Documentation
¶
Overview ¶
Package capacity is modeld's hardware capacity planner: it resolves the EFFECTIVE context window a model can actually be served at on this device, from the model's KV-cache footprint and the device's free memory — not the model's trained ceiling alone. modeld owns this calculation because it owns the backend process and hardware telemetry; the runtime consumes the resolved value and does not inspect model files.
Index ¶
Constants ¶
const DefaultHeadroomFrac = 0.1
DefaultHeadroomFrac of free memory is reserved for activations, the compute graph, and fragmentation, leaving the rest for model weights + KV cache.
const DefaultHostColdFrac = 0.25
DefaultHostColdFrac is the launch-time cap for the host-RAM KV cold store when the user did not set one explicitly.
const DefaultMaxResidentFrac = 0.8
DefaultMaxResidentFrac caps modeld's resident footprint at this fraction of the device's CURRENTLY free memory when the user did not set an explicit ceiling. It is evaluated fresh on every resolution, so the budget tracks the device live instead of freezing a launch-time view.
Variables ¶
This section is empty.
Functions ¶
func HeadroomFromEnv ¶
func HeadroomFromEnv() float64
HeadroomFromEnv reads CONTENOX_MODELD_MEM_HEADROOM (a fraction in (0,1)), falling back to DefaultHeadroomFrac.
func KVBytesPerToken ¶
KVBytesPerToken is the memory one token of context costs in the KV cache: K and V, across every layer and KV head, at the KV precision.
func ParseBytes ¶ added in v0.32.4
ParseBytes parses byte strings used by modeld memory settings.
Types ¶
type DeviceSnapshot ¶ added in v0.32.4
type DeviceSnapshot struct {
Kind string `json:"kind,omitempty"`
DeviceID string `json:"device_id,omitempty"`
TotalBytes int64 `json:"total_bytes,omitempty"`
FreeBytes int64 `json:"free_bytes,omitempty"`
}
DeviceSnapshot describes the memory pool the backend will allocate from.

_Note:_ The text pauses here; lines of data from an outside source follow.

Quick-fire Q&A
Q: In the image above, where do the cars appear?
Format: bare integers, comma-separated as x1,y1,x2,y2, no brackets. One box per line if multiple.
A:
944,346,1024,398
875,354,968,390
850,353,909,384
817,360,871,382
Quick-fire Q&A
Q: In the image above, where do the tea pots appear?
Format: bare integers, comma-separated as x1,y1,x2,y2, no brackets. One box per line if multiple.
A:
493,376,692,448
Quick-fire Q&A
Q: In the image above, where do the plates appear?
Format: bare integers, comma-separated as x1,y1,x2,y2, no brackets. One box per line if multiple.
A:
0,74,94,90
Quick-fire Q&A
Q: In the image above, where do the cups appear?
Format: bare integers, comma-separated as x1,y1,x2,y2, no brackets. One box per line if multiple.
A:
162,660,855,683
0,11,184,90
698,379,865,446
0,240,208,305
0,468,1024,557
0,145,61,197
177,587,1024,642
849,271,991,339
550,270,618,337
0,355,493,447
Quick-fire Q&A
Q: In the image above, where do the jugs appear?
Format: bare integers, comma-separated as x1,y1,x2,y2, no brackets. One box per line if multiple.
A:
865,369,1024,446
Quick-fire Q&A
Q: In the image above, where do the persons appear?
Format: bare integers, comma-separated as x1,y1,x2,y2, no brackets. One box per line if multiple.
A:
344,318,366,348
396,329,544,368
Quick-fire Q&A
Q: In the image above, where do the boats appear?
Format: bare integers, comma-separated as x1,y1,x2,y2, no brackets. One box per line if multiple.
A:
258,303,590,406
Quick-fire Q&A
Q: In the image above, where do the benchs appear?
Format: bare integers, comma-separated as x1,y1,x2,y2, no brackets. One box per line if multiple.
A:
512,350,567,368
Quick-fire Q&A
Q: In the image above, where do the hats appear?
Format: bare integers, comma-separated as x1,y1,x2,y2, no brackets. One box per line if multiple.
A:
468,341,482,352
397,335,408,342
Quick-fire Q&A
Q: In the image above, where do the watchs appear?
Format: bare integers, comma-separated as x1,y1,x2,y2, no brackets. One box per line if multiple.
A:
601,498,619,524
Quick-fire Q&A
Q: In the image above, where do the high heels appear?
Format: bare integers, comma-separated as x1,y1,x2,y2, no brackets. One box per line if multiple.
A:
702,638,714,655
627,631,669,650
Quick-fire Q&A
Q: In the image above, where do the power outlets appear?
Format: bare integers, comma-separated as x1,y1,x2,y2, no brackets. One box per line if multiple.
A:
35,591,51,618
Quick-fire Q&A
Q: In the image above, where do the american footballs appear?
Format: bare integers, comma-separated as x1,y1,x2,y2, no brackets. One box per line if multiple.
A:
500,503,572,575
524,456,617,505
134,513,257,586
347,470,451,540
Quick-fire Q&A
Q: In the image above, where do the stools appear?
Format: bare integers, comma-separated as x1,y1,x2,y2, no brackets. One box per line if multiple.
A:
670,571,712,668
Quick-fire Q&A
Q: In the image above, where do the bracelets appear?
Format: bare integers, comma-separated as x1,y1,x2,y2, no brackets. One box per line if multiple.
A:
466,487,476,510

func Snapshot ¶ added in v0.32.4
func Snapshot(src MemorySource) (DeviceSnapshot, error)
Snapshot returns a DeviceSnapshot for either a richer source with Snapshot or a legacy FreeBytes-only source.
type MemorySource ¶
MemorySource reports the free memory of the device a backend serves on. modeld picks the source by device: system RAM for CPU; GPU VRAM (ov::Core / ggml) is a CGO seam filled per backend when a GPU device is selected.
type ModelCapacity ¶
type ModelCapacity struct {
ModelMaxContext int
EffectiveContext int
MemoryContextTokens int
HotContextTokens int
PlannerEffectiveContext int
KVBytesPerToken int64
FreeBytes int64
WeightsBytes int64
OverheadBytes int64
ReservedBytes int64
UserLimitBytes int64
MinFreeBytes int64
HostColdBudgetBytes int64
UsableBytes int64
RequiredBytes int64
Clamped bool
Reason string
}
ModelCapacity is the resolved result reported to the runtime. EffectiveContext remains the dense context window modeld will actually serve today and the value the cache identity must use. MemoryContextTokens is the raw KV-token budget from memory before model/request clamping. HotContextTokens is the physical hot KV budget. PlannerEffectiveContext is the logical planner window: it equals the dense window when no host cold budget exists, and can grow by the cold KV token budget once host offload is configured.
func Resolve ¶
func Resolve(p Params) ModelCapacity
Resolve computes the dense compatibility window, physical hot context budget, and logical planner window:
usable = min(free - minFree, userLimit - reserved) * (1 - headroom) effective = clamp(request, 0, min(modelMax, (usable - weights - overhead) / kvBytesPerToken))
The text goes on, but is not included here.